El Gobierno nacional profundizó su política de ajuste en el sector energético con la implementación del esquema de Subsidios Energéticos Focalizados (SEF), una medida que reduce el universo de beneficiarios y endurece los criterios de acceso. El cambio ya muestra impacto: más de 1,6 millones de hogares perdieron el subsidio eléctrico y cerca de 900.000 quedaron afuera del beneficio en gas desde el inicio de la gestión de **Javier Milei**.

La decisión implica un giro estructural en la política tarifaria, con efectos directos en provincias como La Rioja, donde el peso de los servicios públicos sobre los ingresos familiares es más sensible. El nuevo sistema elimina segmentaciones previas y establece un criterio único: solo accederán al subsidio los hogares cuyos ingresos no superen tres Canastas Básicas Totales.

Un ajuste con impacto inmediato

La medida no solo redefine quién recibe asistencia, sino que acelera los tiempos de impacto. Las facturas comenzarán a reflejar aumentos significativos para quienes queden excluidos, en muchos casos sin margen de adaptación. El cruce automatizado de datos patrimoniales refuerza el control estatal, pero también amplía el universo de usuarios que pasarán a pagar tarifa plena.

Uno de los puntos más controvertidos es la exclusión automática por bienes registrables. Tener un vehículo con menos de tres años de antigüedad —es decir, modelo 2023 en adelante— implica la pérdida directa del subsidio, independientemente del nivel de ingresos. Este criterio afecta especialmente a sectores medios, que quedan fuera del beneficio por parámetros patrimoniales sin considerar su capacidad real de pago.

Criterios más duros y menos excepciones

El nuevo esquema también excluye a hogares con tres o más propiedades, titulares de embarcaciones o aeronaves, o integrantes con activos societarios. Aunque el objetivo oficial es mejorar la focalización del gasto público, en la práctica el recorte amplía la presión sobre sectores que antes estaban parcialmente protegidos.

Además, la eliminación de escalas intermedias deja solo dos categorías: usuarios con subsidio y usuarios sin ningún tipo de asistencia. Esto genera un salto abrupto en las tarifas para quienes pierden el beneficio, lo que abre interrogantes sobre el impacto social y el posible aumento de la morosidad en el pago de servicios.

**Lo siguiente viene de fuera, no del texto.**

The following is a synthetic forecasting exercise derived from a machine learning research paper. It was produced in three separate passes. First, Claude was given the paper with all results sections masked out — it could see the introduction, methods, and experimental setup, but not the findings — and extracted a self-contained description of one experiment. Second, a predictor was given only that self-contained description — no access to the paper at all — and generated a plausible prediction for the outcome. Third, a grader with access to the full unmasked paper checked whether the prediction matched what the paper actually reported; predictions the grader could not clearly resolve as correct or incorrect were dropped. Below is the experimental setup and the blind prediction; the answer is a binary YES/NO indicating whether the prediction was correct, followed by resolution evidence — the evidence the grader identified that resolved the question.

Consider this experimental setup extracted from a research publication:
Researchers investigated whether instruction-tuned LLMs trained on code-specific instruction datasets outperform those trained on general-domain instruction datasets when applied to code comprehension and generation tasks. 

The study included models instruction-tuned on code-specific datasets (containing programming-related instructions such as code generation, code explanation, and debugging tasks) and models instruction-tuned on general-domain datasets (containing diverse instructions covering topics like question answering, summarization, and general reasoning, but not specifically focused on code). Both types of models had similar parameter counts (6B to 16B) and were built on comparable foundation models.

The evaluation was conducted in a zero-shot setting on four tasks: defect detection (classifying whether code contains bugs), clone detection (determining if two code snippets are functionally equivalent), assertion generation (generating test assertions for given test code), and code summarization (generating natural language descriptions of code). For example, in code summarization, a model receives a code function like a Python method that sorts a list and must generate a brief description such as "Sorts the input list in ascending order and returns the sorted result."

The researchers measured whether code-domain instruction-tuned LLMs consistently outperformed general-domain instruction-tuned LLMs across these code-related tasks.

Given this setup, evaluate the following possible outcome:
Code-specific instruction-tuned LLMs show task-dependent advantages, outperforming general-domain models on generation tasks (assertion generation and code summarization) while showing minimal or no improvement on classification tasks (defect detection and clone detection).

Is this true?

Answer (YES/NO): NO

Centralización digital y acceso condicionado

El trámite se realiza exclusivamente a través de la plataforma oficial del Estado, lo que introduce otra barrera para sectores con dificultades de conectividad o alfabetización digital, una situación no menor en zonas del interior riojano.

Si bien quienes estaban inscriptos en el sistema anterior fueron migrados automáticamente, nuevos usuarios o quienes hayan cambiado su situación deben completar el proceso desde cero, aportando datos personales, económicos y patrimoniales que serán evaluados por el Estado.

Un cambio con consecuencias políticas

El rediseño de subsidios no es solo una medida técnica, sino una decisión política que redefine el rol del Estado en la contención social. En un contexto de ajuste fiscal, el Gobierno prioriza la reducción del gasto, pero traslada el costo a los usuarios.

En provincias como La Rioja, donde los ingresos suelen estar por debajo del promedio nacional, el impacto podría traducirse en mayor presión económica sobre los hogares y en un nuevo foco de tensión social y política en torno a las tarifas.